Most father in-law would rather call, or send their wife or children to check on their daughter's well being.
|Re: A Family Member Informing Your Spouse Before Visiting by MMM2(m): 10:55am On Sep 03, 2011|
|Re: A Family Member Informing Your Spouse Before Visiting by claremont(m): 11:03am On Sep 03, 2011|
I don't see any reason why the wife cannot relay the news herself to her husband, after all, they are both joined as one. The bottom line is that the father has informed his daughter that he is coming to visit her, the onus now lies on the daughter to inform her husband. Why must the father personally inform his son-in-law about the visit?!
One of the unspoken rules of our African culture basically states that when a man gives his daughter/son out in marriage, he automatically becomes a father to both parties in the marriage. Why should a father now have to inform both his son and daughter that he is coming for a visit?! So long as he has respectfully informed one of the parties, then that should be enough in my opinion!
|Re: A Family Member Informing Your Spouse Before Visiting by kokogee: 11:05am On Sep 03, 2011|
OP, ur decision to ask ur dad to inform ur husband is the best. Despite the fact that ur husband said OK(which might even be said just for its sake), that singular act of urs would make ur husband to rely on u with the believe that everything u'r doing is in his interest. You may not know the impact now, but I can tell u that ur marriage would last long if u don't change ur ways such that the type of other ladies that did not support ur action would start asking u "what is the secrete?"
@ jennykadry and omotofine
U'r the part of the scarce good wives; I congratulate ur husbands and u too bcs I can imagine how smooth ur home would be running.
To others that believe that as a woman, they can take any decision without their husbands consents, I now know why marriages don't last anymore. The husband may be enduring it for some time after which he causes commotion bcs of wife's failure to accord him the necessary recognition and respect in taking decisions and running the home.

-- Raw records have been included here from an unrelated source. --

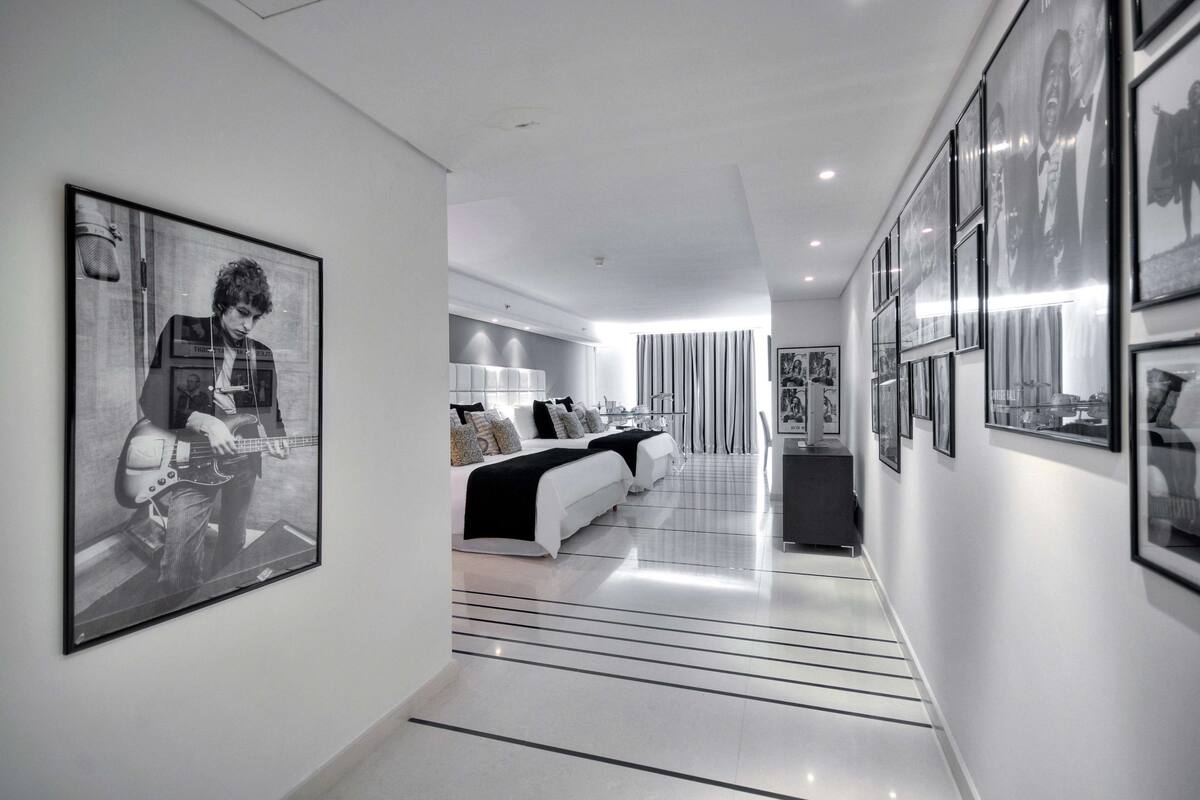A modern hotel corridor with framed artwork on the walls, a central seating area with a sofa and lamps, and a clean, minimalist design.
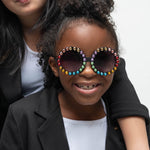 Girl smiling while wearing Carrousel Color sunglasses with rainbow rhinestones, dressed in a black blazer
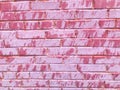 Texture of a beautiful unique unusual pink tender old cracked brick wall of rectangular bricks with seams painted with pink old Royalty Free Stock Photo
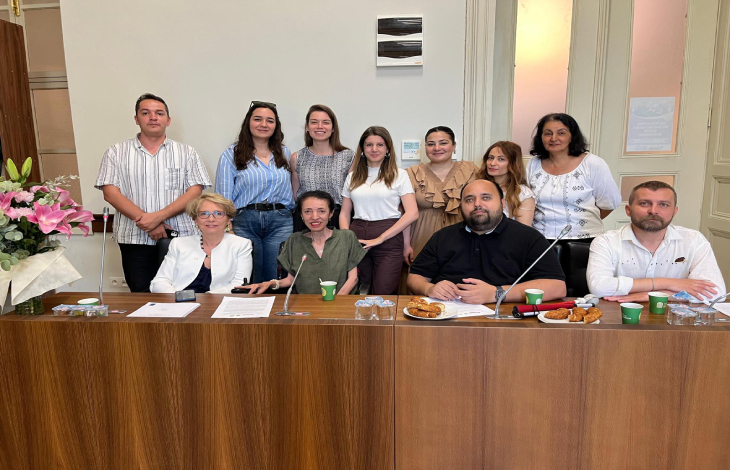 Görselde, bir toplantı veya panel ortamında çekilmiş grup fotoğrafı yer alıyor. Ön sırada masa arkasında oturan 5 kişi bulunuyor, arkalarında ise ayakta duran 8 kişi var. Masada belgeler, mikrofonlar, çay-kahve bardakları ve ikramlıklar (poğaça, kruvasan vb.) dikkat çekiyor. Sol köşede büyük bir çiçek buketi yer almakta. Mekân, yüksek tavanlı ve klasik tarzda bir iç mekân izlenimi veriyor.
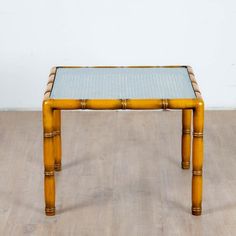 a small table made out of bamboo sticks and glass topped with blue top sitting on a wooden floor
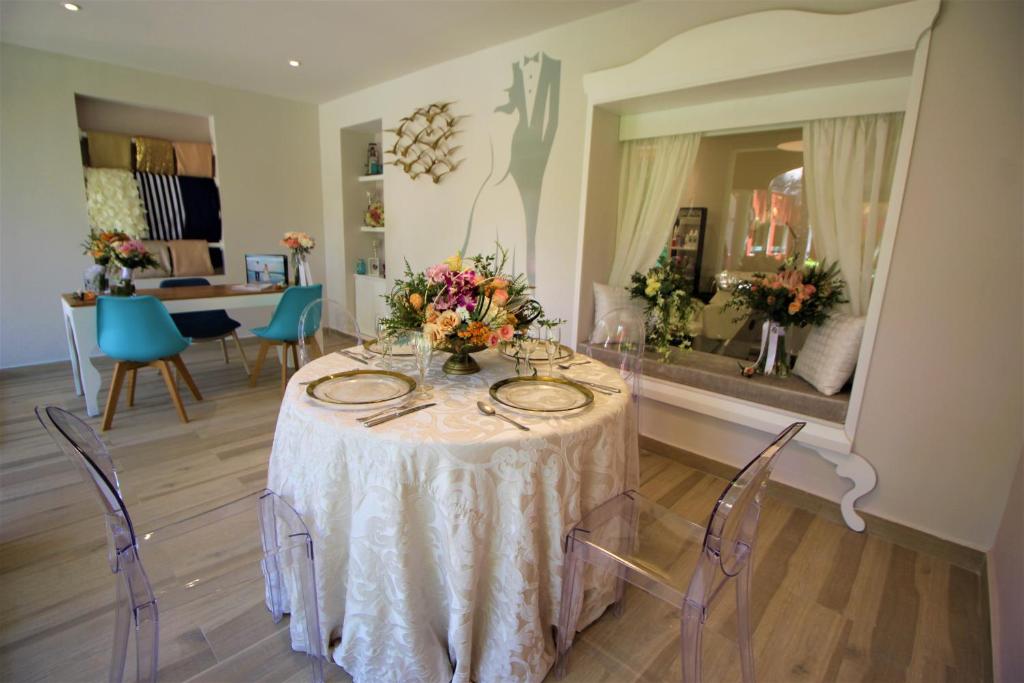 Eleganta ēdamzona ar apaļu galdu, dekorētu ar ziediem un sudraba traukiem. Interjers ir moderns ar gaišām krāsām un caurspīdīgām krēslām.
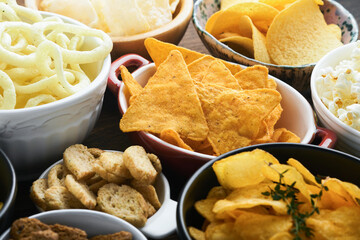 Unhealthy food or snacks. All classic potato snacks with peanuts, popcorn and onion rings and salted pretzels in bowl plates on old wooden background. Unhealthy food for figure, heart, skin, teeth.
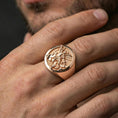Load image into Gallery viewer, Rose gold plated St. Michael signet ring worn on finger, archangel relief design, elegant faith jewelry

|Re: A Family Member Informing Your Spouse Before Visiting by kokogee: 11:22am On Sep 03, 2011|
Don't assume anything here. Most of these ppl that get annoyed with little things do worse when it comes to them. The problem with the man is 'ego'. He believes that afterall the guy is far younger so he can do as he likes
It's bcs ur dad is a reasonable man that believes in simple courtesy that helps strengthen cordial relationship among ppl irrespective of age difference.